The recent judgment of Shuetrim v FSS Trustee Corporation1 provides important lessons to life insurers regarding their treatment of expert evidence in deciding whether an insured is TPD.

Mr Shuetrim was a beneficiary of policies of life insurance held by the trustee of his superannuation fund, which covered him if he became TPD. To be classified as TPD under the policies, Mr Shuetrim was required to prove that he was “incapacitated to such an extent as to render him unlikely to ever engage in or work for reward in any occupation or work for which he is reasonably qualified by reason of education, training or experience” at the relevant times of assessment (defined in the policies as being three and six months after the insured ceased his employment).

Mr Shuetrim sustained an elbow injury, and also an anxiety and adjustment disorder, which arose from his employment as a police officer and claimed he was TPD. The insurers denied indemnity on the basis that Mr Shuetrim did not fit the definition of TPD.

However, the Court took issue with the means by which the insurers had reached this decision. One insurer had deemed all medical evidence dated after the time of assessment as irrelevant to its determination, despite the fact that these later reports still shed light on the severity of the insured’s condition at the time of assessment. The other insurer drew a conclusion from a vocational assessment report that further employment options were available to the insured by reason of his education, training or experience, even though the substance of the report did not support this conclusion.

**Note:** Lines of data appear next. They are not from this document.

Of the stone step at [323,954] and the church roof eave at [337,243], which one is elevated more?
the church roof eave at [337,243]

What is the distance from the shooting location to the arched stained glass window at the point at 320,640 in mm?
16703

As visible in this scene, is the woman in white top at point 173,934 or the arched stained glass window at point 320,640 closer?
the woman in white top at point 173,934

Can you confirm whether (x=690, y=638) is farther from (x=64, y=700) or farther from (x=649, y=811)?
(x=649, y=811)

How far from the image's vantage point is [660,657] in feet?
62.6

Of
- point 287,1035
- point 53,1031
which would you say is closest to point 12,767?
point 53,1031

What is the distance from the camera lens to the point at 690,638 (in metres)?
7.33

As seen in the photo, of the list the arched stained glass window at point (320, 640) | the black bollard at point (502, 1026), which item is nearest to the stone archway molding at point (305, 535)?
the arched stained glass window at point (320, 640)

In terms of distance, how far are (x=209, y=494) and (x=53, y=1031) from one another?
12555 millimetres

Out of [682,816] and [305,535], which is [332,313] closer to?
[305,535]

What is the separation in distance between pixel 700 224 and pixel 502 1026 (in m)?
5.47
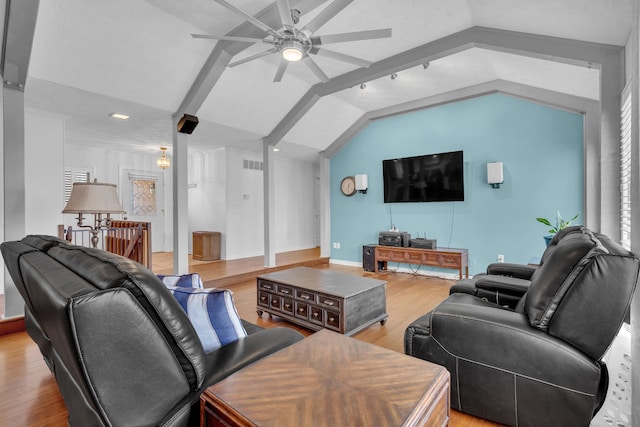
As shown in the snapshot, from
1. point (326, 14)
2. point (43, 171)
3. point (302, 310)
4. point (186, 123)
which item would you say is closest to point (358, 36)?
point (326, 14)

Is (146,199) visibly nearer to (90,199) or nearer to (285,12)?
(90,199)

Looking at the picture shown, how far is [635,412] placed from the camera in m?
1.40

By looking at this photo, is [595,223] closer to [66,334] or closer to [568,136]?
[568,136]

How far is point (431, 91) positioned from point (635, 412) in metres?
4.58

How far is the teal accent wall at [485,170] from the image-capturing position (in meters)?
4.18

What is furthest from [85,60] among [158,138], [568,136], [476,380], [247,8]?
[568,136]

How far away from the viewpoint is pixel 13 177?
10.2ft

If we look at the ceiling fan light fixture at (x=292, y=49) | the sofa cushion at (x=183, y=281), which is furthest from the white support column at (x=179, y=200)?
the sofa cushion at (x=183, y=281)

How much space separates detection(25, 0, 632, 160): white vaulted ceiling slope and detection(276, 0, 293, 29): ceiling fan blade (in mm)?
651

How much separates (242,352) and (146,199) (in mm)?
7428

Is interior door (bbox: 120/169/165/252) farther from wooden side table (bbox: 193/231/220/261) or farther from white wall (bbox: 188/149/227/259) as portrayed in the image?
wooden side table (bbox: 193/231/220/261)

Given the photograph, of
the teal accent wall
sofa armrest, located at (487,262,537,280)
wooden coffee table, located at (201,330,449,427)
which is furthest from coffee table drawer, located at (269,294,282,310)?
the teal accent wall

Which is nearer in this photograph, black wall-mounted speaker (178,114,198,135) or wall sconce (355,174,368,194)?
black wall-mounted speaker (178,114,198,135)

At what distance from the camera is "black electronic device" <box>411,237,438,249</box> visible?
16.3 ft
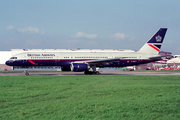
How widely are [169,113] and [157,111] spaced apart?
489mm

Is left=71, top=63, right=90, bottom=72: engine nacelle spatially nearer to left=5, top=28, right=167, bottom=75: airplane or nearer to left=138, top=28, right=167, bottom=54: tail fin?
left=5, top=28, right=167, bottom=75: airplane

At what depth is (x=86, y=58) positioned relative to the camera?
3691 cm

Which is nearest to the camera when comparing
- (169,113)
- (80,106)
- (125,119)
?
(125,119)

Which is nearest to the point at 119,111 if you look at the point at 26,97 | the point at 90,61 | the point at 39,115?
the point at 39,115

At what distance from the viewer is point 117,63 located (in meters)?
37.8

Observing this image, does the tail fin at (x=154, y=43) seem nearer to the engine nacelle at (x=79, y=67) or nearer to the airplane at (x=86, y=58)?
the airplane at (x=86, y=58)

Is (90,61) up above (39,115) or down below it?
→ above

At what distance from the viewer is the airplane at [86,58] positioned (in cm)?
3491

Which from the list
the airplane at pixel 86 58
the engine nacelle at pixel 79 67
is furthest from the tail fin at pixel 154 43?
the engine nacelle at pixel 79 67

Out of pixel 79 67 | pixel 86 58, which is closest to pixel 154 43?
pixel 86 58

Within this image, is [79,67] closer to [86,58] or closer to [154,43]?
[86,58]

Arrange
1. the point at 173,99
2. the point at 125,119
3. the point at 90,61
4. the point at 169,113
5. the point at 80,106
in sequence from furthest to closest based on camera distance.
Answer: the point at 90,61
the point at 173,99
the point at 80,106
the point at 169,113
the point at 125,119

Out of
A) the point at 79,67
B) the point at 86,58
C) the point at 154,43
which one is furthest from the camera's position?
the point at 154,43

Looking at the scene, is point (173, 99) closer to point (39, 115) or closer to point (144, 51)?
point (39, 115)
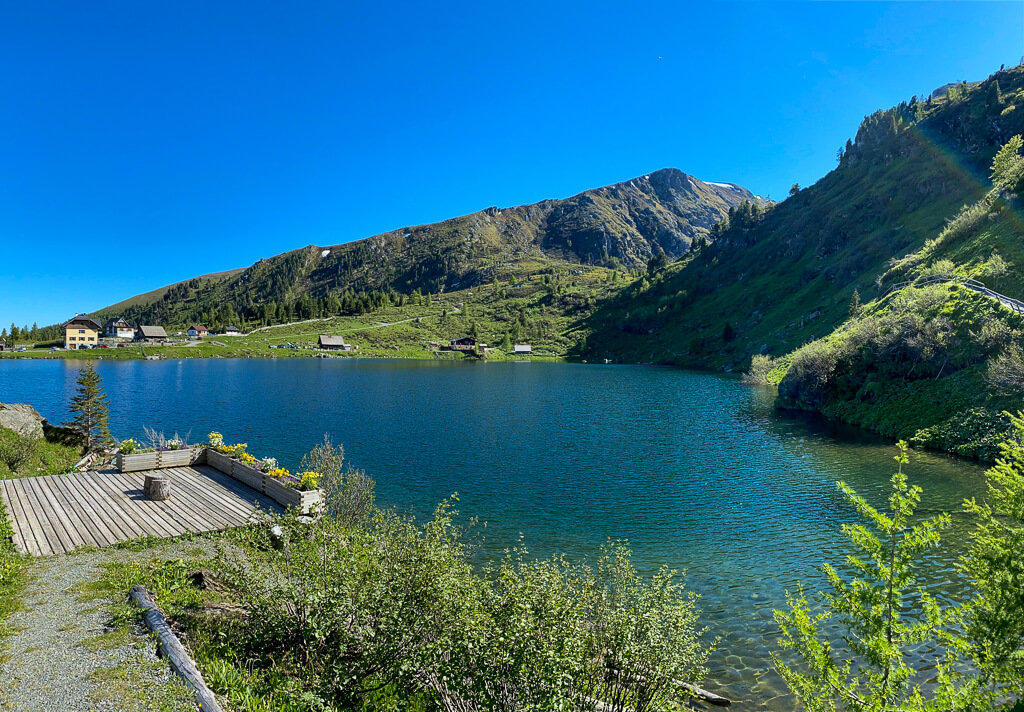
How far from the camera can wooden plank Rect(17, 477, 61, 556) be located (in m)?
14.6

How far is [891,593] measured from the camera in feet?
24.3

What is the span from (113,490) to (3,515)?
6.32m

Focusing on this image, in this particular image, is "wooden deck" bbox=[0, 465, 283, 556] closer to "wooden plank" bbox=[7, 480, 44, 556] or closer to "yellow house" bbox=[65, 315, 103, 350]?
"wooden plank" bbox=[7, 480, 44, 556]

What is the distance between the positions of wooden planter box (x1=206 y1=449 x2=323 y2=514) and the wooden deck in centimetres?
32

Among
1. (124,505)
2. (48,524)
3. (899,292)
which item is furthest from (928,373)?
(48,524)

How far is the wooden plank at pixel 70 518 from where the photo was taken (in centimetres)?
1548

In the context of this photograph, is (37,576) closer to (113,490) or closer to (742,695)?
(113,490)

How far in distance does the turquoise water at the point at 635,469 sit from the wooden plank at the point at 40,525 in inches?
578

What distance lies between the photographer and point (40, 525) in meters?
16.3

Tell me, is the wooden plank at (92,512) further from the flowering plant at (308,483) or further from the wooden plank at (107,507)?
the flowering plant at (308,483)

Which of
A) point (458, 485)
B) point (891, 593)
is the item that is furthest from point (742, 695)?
point (458, 485)

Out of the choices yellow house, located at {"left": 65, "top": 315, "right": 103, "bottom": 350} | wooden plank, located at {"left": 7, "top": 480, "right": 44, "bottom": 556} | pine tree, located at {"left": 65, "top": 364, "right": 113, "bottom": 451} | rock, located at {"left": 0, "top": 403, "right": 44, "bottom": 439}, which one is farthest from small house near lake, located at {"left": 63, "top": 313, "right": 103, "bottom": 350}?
wooden plank, located at {"left": 7, "top": 480, "right": 44, "bottom": 556}

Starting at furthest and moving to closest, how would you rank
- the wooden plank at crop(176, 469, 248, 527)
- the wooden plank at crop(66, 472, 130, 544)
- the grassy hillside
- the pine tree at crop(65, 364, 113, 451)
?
the grassy hillside < the pine tree at crop(65, 364, 113, 451) < the wooden plank at crop(176, 469, 248, 527) < the wooden plank at crop(66, 472, 130, 544)

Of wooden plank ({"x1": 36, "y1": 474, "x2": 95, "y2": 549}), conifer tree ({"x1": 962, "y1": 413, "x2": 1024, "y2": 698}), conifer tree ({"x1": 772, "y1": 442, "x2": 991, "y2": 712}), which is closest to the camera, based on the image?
conifer tree ({"x1": 772, "y1": 442, "x2": 991, "y2": 712})
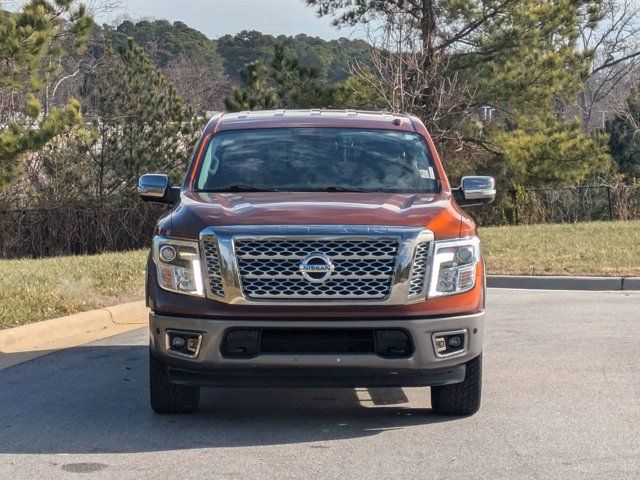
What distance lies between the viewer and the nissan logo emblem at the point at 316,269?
20.3 feet

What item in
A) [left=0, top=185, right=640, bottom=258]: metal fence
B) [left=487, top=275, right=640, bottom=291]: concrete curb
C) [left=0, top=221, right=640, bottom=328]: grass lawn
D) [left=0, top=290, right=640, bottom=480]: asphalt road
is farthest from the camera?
[left=0, top=185, right=640, bottom=258]: metal fence

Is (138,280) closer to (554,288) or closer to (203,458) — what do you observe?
(554,288)

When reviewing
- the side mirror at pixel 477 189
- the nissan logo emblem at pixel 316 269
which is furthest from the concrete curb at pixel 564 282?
the nissan logo emblem at pixel 316 269

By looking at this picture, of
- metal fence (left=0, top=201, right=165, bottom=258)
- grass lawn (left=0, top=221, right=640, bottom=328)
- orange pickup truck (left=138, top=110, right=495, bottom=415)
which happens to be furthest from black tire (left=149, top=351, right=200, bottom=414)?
metal fence (left=0, top=201, right=165, bottom=258)

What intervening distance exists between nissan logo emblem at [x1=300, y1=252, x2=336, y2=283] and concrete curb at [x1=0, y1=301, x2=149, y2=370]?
3613 millimetres

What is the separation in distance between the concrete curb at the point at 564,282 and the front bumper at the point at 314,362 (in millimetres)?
8532

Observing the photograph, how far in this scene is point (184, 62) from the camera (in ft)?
207

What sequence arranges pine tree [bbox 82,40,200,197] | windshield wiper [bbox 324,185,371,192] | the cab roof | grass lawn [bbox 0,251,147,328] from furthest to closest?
pine tree [bbox 82,40,200,197]
grass lawn [bbox 0,251,147,328]
the cab roof
windshield wiper [bbox 324,185,371,192]

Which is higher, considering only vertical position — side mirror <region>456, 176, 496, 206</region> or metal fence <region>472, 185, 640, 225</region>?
side mirror <region>456, 176, 496, 206</region>

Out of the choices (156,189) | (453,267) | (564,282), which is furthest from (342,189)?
(564,282)

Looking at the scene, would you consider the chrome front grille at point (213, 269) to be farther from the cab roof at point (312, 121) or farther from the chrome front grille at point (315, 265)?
the cab roof at point (312, 121)

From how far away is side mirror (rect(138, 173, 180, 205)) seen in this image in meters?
7.66

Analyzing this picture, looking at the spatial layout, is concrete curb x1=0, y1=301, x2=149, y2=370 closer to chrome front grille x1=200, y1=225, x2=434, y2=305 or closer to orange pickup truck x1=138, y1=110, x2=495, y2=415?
orange pickup truck x1=138, y1=110, x2=495, y2=415

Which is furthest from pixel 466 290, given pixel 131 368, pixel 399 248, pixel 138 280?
pixel 138 280
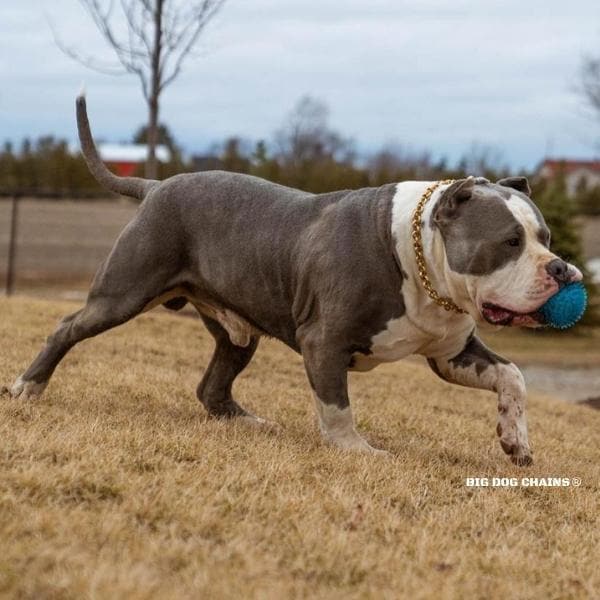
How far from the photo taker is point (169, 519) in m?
4.05

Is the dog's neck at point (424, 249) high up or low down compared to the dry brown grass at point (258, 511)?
up

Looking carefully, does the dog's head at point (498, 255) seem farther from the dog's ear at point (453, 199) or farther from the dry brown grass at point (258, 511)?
the dry brown grass at point (258, 511)

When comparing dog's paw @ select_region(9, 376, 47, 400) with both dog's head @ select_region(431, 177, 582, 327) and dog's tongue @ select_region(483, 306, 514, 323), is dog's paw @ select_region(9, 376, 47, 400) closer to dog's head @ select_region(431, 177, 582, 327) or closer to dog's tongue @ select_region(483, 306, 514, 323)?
dog's head @ select_region(431, 177, 582, 327)

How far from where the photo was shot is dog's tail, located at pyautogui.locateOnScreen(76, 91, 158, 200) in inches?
283

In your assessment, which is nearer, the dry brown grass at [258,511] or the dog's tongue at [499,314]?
the dry brown grass at [258,511]

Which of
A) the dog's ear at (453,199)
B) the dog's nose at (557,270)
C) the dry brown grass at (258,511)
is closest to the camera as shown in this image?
the dry brown grass at (258,511)

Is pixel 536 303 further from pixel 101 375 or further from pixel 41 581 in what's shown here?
pixel 101 375

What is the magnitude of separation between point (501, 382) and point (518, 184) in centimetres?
112

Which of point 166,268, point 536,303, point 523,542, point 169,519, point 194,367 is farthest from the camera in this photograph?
point 194,367

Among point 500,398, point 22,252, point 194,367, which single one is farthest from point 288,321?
point 22,252

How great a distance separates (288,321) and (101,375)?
2.25 m

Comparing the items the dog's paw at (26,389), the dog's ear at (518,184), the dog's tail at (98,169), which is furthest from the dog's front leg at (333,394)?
the dog's tail at (98,169)

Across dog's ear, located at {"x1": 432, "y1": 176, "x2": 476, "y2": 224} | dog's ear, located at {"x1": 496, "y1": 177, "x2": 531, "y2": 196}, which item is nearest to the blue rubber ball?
dog's ear, located at {"x1": 432, "y1": 176, "x2": 476, "y2": 224}

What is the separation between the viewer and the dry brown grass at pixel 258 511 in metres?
3.56
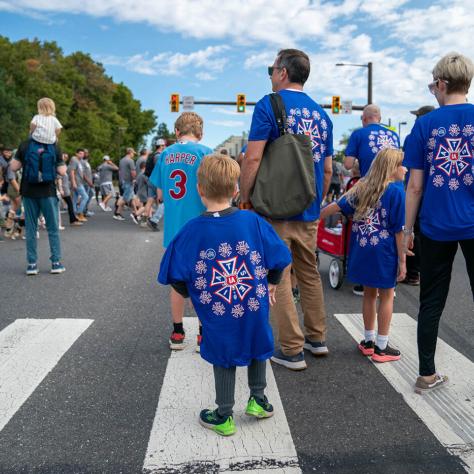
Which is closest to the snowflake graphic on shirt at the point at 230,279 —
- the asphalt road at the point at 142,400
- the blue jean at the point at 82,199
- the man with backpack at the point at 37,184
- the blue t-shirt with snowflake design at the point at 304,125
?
the asphalt road at the point at 142,400

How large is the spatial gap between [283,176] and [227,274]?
1.09 m

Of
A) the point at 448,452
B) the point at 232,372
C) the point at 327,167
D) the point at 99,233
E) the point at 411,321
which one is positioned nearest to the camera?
the point at 448,452

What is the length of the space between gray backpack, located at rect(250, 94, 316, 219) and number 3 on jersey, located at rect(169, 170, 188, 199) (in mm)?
737

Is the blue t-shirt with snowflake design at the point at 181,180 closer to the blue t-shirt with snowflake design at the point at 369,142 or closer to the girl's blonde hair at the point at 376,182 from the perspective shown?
the girl's blonde hair at the point at 376,182

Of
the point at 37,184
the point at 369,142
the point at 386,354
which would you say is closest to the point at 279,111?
the point at 386,354

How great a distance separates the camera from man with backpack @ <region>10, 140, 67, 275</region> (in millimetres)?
6871

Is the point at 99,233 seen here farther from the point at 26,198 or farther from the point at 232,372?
the point at 232,372

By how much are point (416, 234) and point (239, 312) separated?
4755mm

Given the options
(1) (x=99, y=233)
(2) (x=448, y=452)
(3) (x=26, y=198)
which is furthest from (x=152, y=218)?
(2) (x=448, y=452)

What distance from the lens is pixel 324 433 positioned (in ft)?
9.62

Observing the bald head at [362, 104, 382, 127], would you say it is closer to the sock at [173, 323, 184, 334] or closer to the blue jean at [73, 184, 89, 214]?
the sock at [173, 323, 184, 334]

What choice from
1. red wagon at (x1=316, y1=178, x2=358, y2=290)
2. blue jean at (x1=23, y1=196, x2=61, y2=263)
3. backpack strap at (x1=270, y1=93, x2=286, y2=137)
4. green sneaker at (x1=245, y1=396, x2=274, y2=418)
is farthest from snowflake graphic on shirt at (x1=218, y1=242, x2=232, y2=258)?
blue jean at (x1=23, y1=196, x2=61, y2=263)

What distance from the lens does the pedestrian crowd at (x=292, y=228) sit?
2.82 m

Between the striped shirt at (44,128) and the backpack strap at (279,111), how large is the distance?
4.02 meters
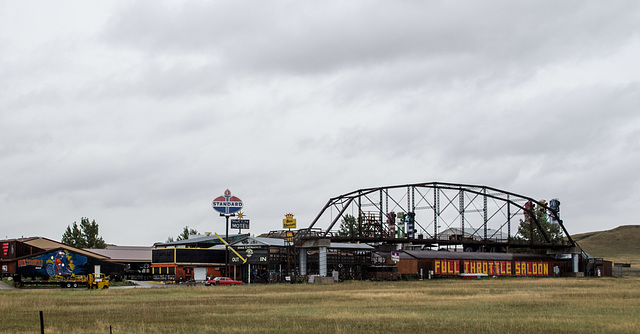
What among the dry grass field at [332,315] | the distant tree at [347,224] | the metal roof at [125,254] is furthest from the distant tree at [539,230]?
the dry grass field at [332,315]

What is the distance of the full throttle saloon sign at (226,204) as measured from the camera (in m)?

As a result of these issues, the Court determined that the insurers’ consideration of the claim was so unreasonable as to constitute a breach of its obligations of good faith and fair dealing. The question as to whether Mr Shuetrim was TPD was therefore open to be determined by the Court. As the insurers had not provided evidence which properly countered the plaintiff’s assertion that he was unlikely ever to engage in work for which he was reasonably qualified by reason of education, training or experience, the Court found in favour of the insured and determined that he met the definition for TPD.

This judgment provides a good reminder of the pitfalls of “picking and choosing” expert evidence, or drawing conclusions that may not be properly be substantiated by evidence, in the assessment of TPD claims.